Они рассмеялись. Апама, обняв Селевка, шепнула:
– Ты очень похож на этого льва. Увидишь, что все твои враги будут повержены.
«Как она чудесна! – подумал Селевк, с любовью глядя на жену. – Спасибо тебе за этот подарок, Александр!..»
Апама находилась в самом расцвете сил, здоровья и молодости. Возвратившись в Вавилон, она обнаружила вскоре, что снова станет матерью. В этот же день Апама приказала выкрасить двери в своей спальне в красный цвет, который, как она верила, предохраняет от злых духов. Узнав о зарождении в своем чреве новой жизни, она стала ежедневно совершать длительные прогулки, переодеваясь в одежду простой горожанки: длинное широкое одеяние красноватого цвета, собранное в складки широким поясом, и прикрывающее лицо, легкое, тонкое покрывало, прикрепленное к высокой прическе так, что оно облегало весь стан, закрывая плечи и спину. Верная Амитида была собеседницей в этих прогулках, а рабы надежной защитой на улицах
Посреди Вавилона, разделяя город на две части, протекал Евфрат. Апама со своим окружением любила гулять по набережной левого берега, носящей священное название Арахту. Син-Эрис в одной из бесед поведал, что сооружение вавилонских набережных и моста через Евфрат было осуществлено по повелению мудрой царицы Нитокрис, супруги царей Навуходоносора и Набонида. Нитокрис возвела вдоль обоих берегов реки набережные, поразительные по величине и красоте. Прогуливаясь, Апама думала, что можно совершить, чтобы оставить о себе достойную память. Но мысли ее неизменно возвращались к мужу и сыну. В помощи им стать великими правителями видела она свое предназначение.

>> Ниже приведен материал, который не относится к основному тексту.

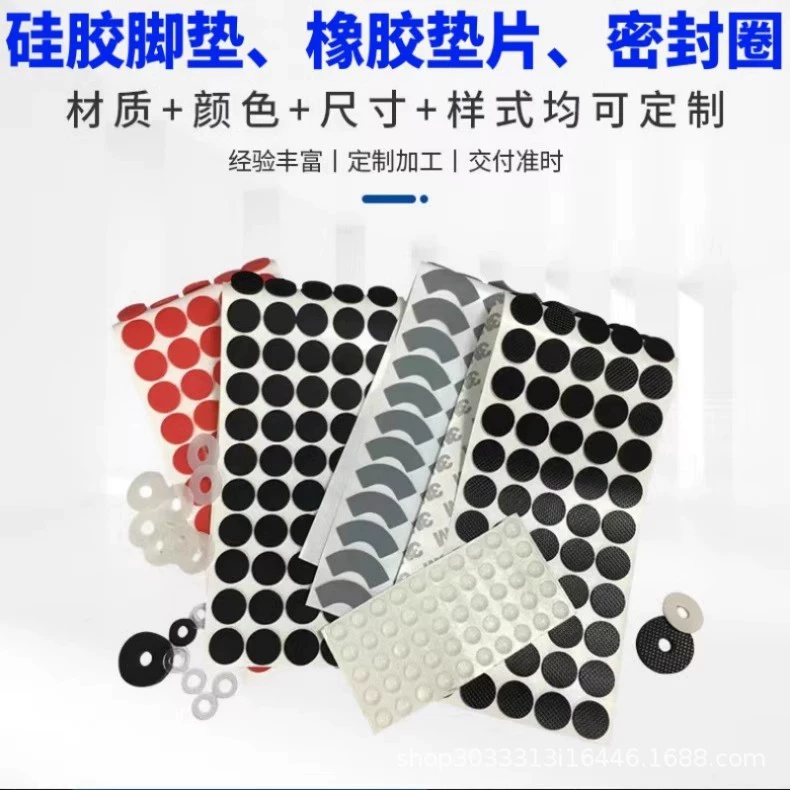 Высеченная штамповка, самоклеящиеся силиконовые подушечки для ног на заказ, резиновые прокладки, амортизирующая сетка, противоскользящие подушечки, водонепроницаемые уплотнительные кольца
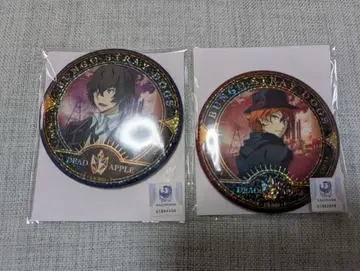 문호 스트레이독스 복권 메이트 나카하라 츄야 다자이 캔뱃지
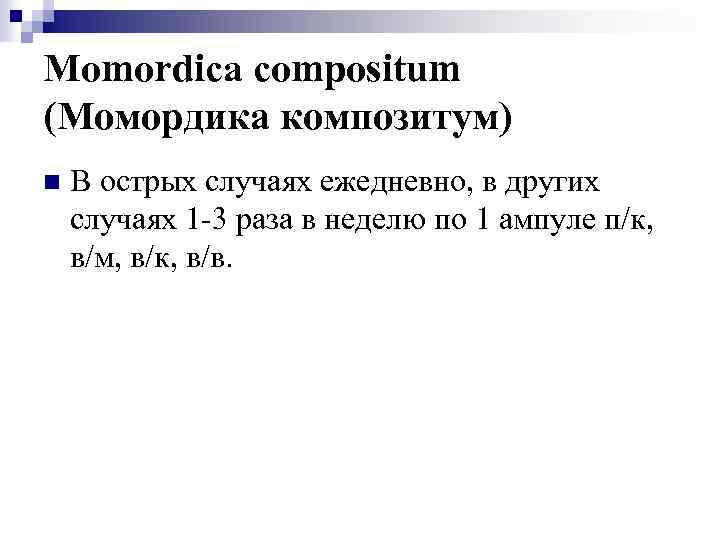Momordica compositum (Момордика композитум) n В острых случаях ежедневно, в других случаях 1 -3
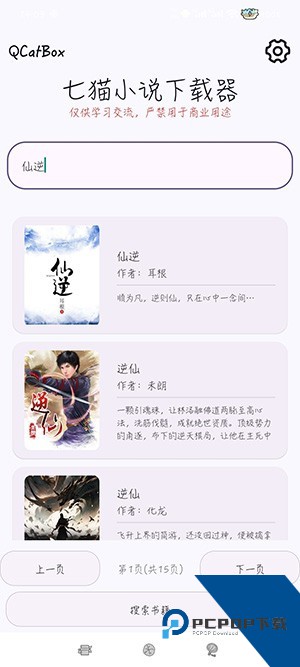 QCatBox七猫小说下载器app最新版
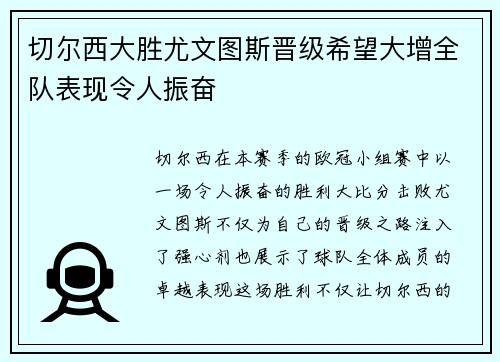 切尔西大胜尤文图斯晋级希望大增全队表现令人振奋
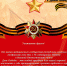 С Днем Победы - Министерство здравоохранения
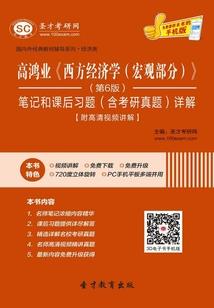 修士的传奇之路
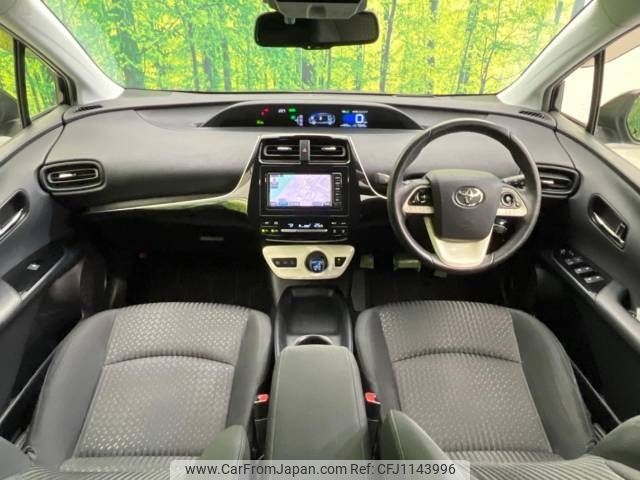 toyota prius 2017 -TOYOTA--Prius DAA-ZVW50--ZVW50-8055388---TOYOTA--Prius DAA-ZVW50--ZVW50-8055388- image 2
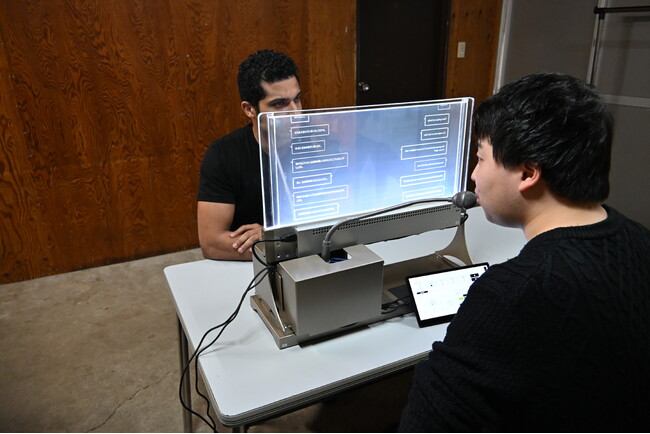 TOPPAN、非クラウド型自動通訳ディスプレイ「UCDisplay(R) LIVE」の提供を開始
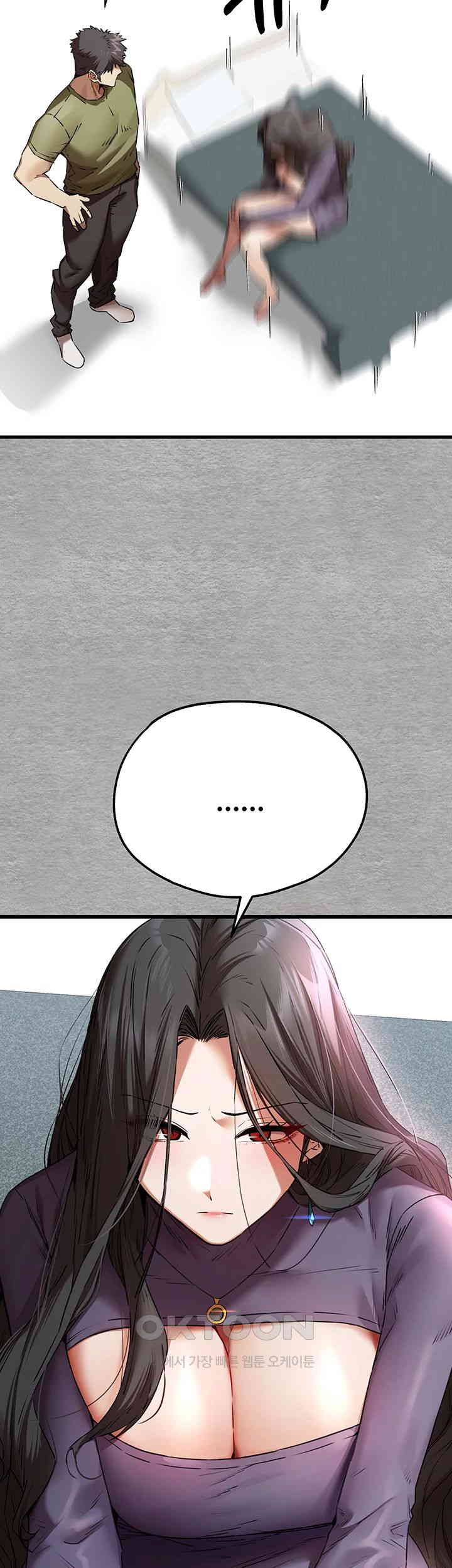 You Want to do it With a Woman You Don't Know? Raw Chapter 64 Page 21
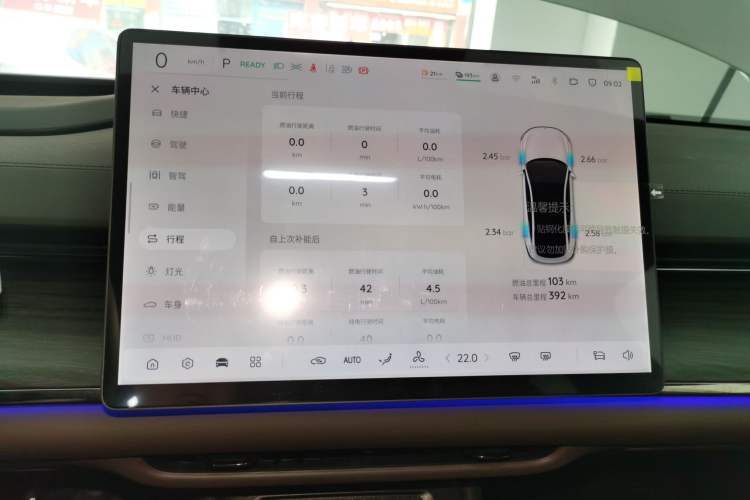 Used Qiyuan A07 2025 Range-Extended "True Fragrant" Edition 230 Flagship Model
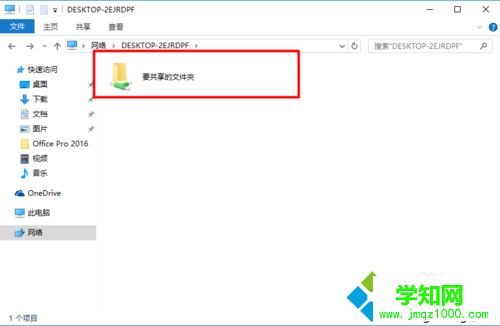 Windows10系統下通過局域網共享文件的步驟5.1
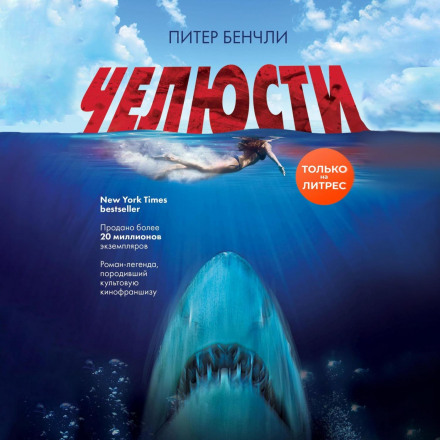 Щелепи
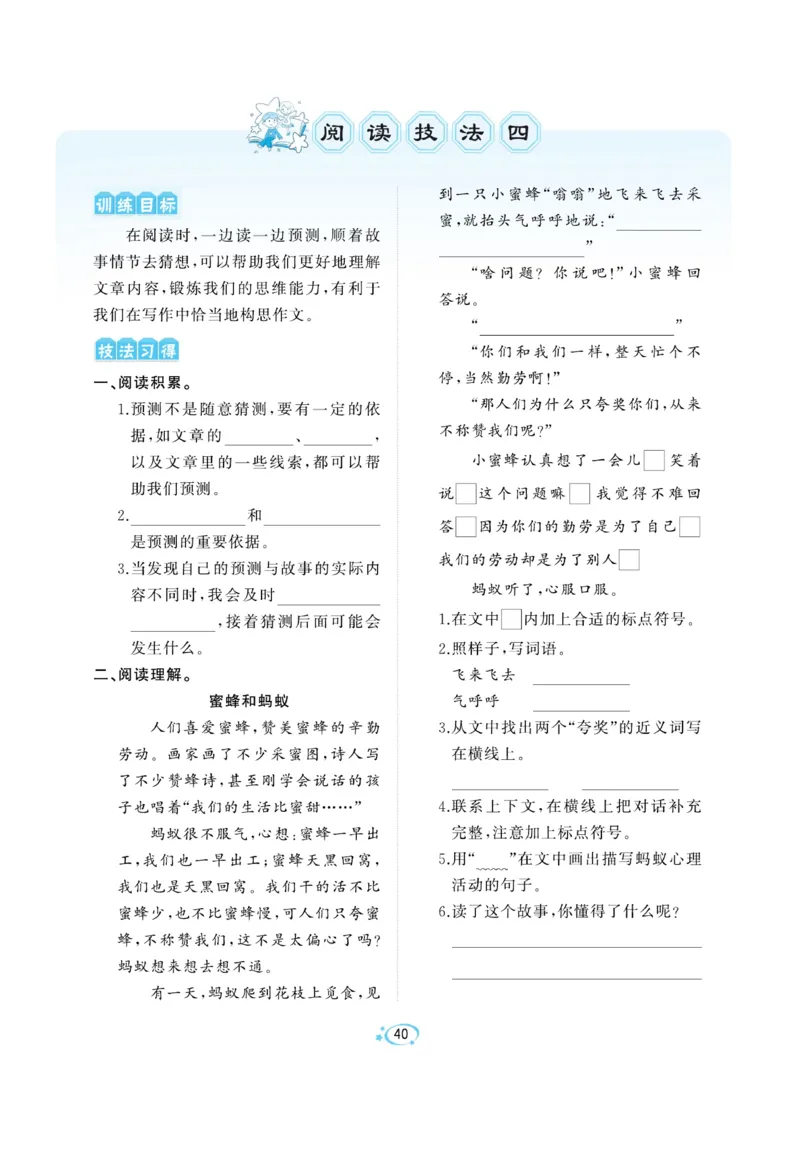 《A+优化作业本》语文3年级上册（RJ）_三年级上下册资料_小学三年级学习资料-25年更新版_3-01、小学三年级语文上册_3-1-2、练习题、作业、试题、试卷_电子册类
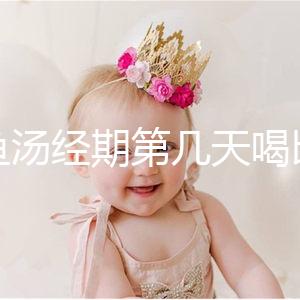 水魚(yú)湯經(jīng)期第幾天喝比較好?網(wǎng)友意見(jiàn)各不一樣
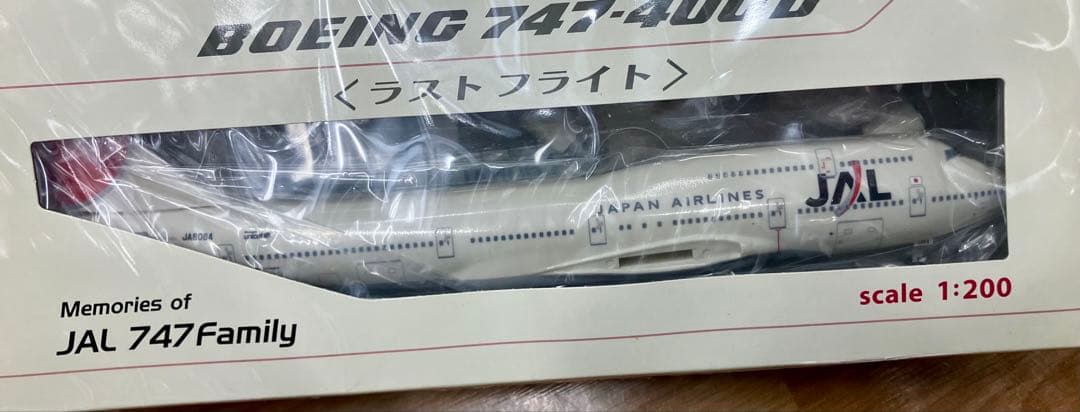 JAL ボーイング747-400 1/200 飛行機模型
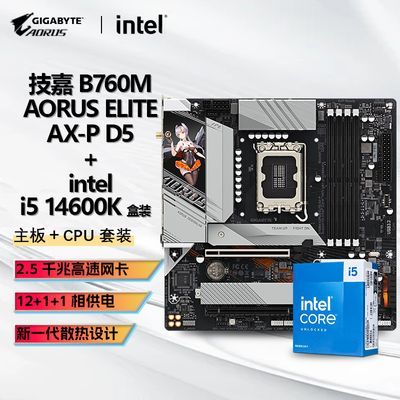 ڲINTEL I5 14600K  CPU+ B760M AORUS ELITE AX-Pװ2479Ԫ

В своих ежедневных путешествиях по городу Апама не обходила своим вниманием базары. Чем ближе подходила она к базару, тем многолюднее становилось движение на улицах. Двигались повозки, запряженные ослами, мулами и волами, шествовали вьючные караваны из верблюдов. По Евфрату сновали похожие на круглые щит гуфы, нагруженные бочками с пальмовым вином, и рыбачьи челноки.
На вавилонских базарах можно было купить практически любой товар. Места торга были сосредоточены около городских ворот. Возле них в прилегающих улицах, переулках и тупиках разместились лавки, ремесленные мастерские, питейные дома. От зари до зари, пока городские ворота были открыты, гудел, как улей, красочный восточный базар. Здесь продавали, покупали, торговались, клялись, проклинали, ссорились, мирились, надували друг друга горожане и сельские жители, разносчики, лоточники, лавочники, ремесленники. Здесь толпилась разноплеменная и разноязычная масса людей, говорящих на разных языках, но отлично понимающих друг друга. Жизнь научила их владеть, по меньшей мере, двумя языками – арамейским и вавилонским. Торговались обычно на арамейском, сделки записывались либо по-вавилонски – на глиняных табличках клинописью, либо по-арамейски – краской на кусочках пергамента, кожи, папируса, дощечках, глиняных черепках-остраконах.
Апама прислушивалась к беседам, жадно впитывала все происходящее вокруг. Неожиданно как-то раз она стала свидетельницей разговора двух торговцев, только что прибывших в Вавилон из разных мест.
Высокий мужчина с обветренным лицом, похожий на грека, говорил:
– Из всех друзей великого Александра верным царице Олимпиаде остался только один Эвмен.
– Недаром Птолемей и ныне покойный Антипатр приговорили его к смертной казни, – усмехнулся его собеседник.
– В дороге я слышал, что одноглазый Антигон готовится к тому, чтобы захватить все царство и самому стать царем. Но Эвмен готов немедленно выступить против него.
– Надеюсь, Эвмен не вступит ни в какие переговоры с Антигоном и останется верным царям. Однако чувствую: быть длительной и кровопролитной войне.
– Кассандр тоже не дремлет. Он завладел Мунихией, в любое время может вторгнуться в Македонию и взять в плен законную царицу Олимпиаду.
– Ну и времена наступили! Хорошо еще, что в Вавилоне пока спокойно.
– Надолго ли?..
Встревоженная услышанным, Апама поспешила вернуться во дворец. От Селевка она узнала не менее тревожные новости, доставленные гонцами из Египта и Малой Азии.